■ Required actions
A) From the transpiler post, transcribe the passage from "So I separate" up to and including "in the barrel.".
B) List every requirement the transpiler post gives for the input languages the transpiler will support.
C) In one to three sentences, explain why the transpiler post begins with the finished goal and not the first step, using the reason the author gives.

■ Supplied text
Merry Christmas and a happy new year to all of you!
I would like to show you my transpiler. It’s under active development but already quite capable.
https://github.com/kobi2187/transpiler
Like a good israeli, I will start from the end ;-)
So the ideal product is to have a library from some input language ported automatically to Nim.
This transpiler will support only static typed languages that are high level, and fairly close to Nim.
I have XLang – it is an intermediate representation (IR) that is basically a tree of nodes, (written in Nim), it’s a large object variant. It is aimed to be a superset or a union of all the features and constructs of input languages.
So I separate it to a few phases:
It starts with a parser in the input language, that knows all the details of the AST, creates a json that maps to the xlang constructs.
Currently the only mature and tested input language parser is C# with some draft ones in the barrel.
The middle is more complicated.
When we have xlang json loaded to memory with no issues, we ask the output language Nim, which kinds of constructs it doesn’t know how to handle. Those kinds are a set of enum types.

■ Information provided
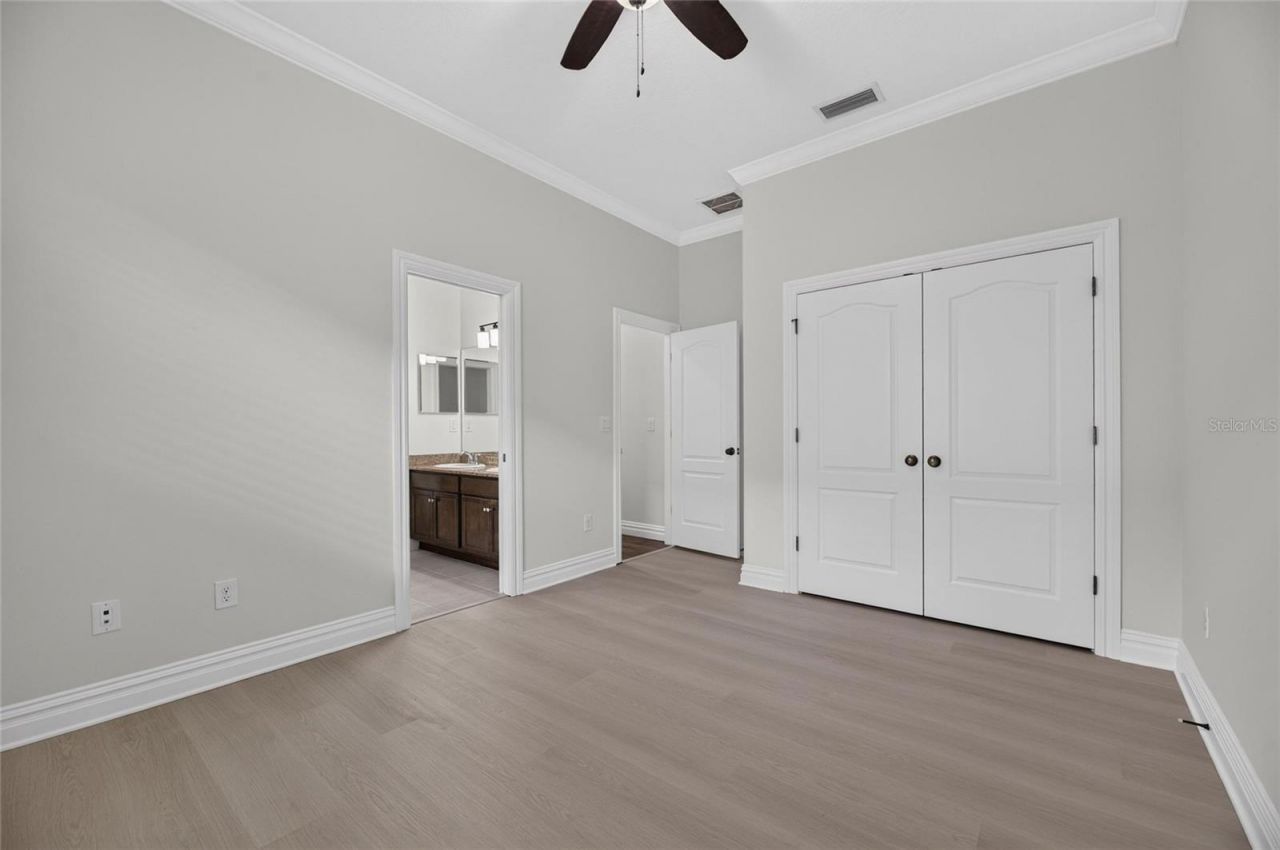 16726 Courtyard Loop , Land O Lakes, FL 34638 Photo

■ Task results
A)
So I separate it to a few phases:
It starts with a parser in the input language, that knows all the details of the AST, creates a json that maps to the xlang constructs.
Currently the only mature and tested input language parser is C# with some draft ones in the barrel.

B)
- Statically typed
- High level
- Fairly close to Nim

C) The author says that, "like a good israeli," they will start from the end. So the post first describes the ideal product: a library in some input language ported automatically to Nim.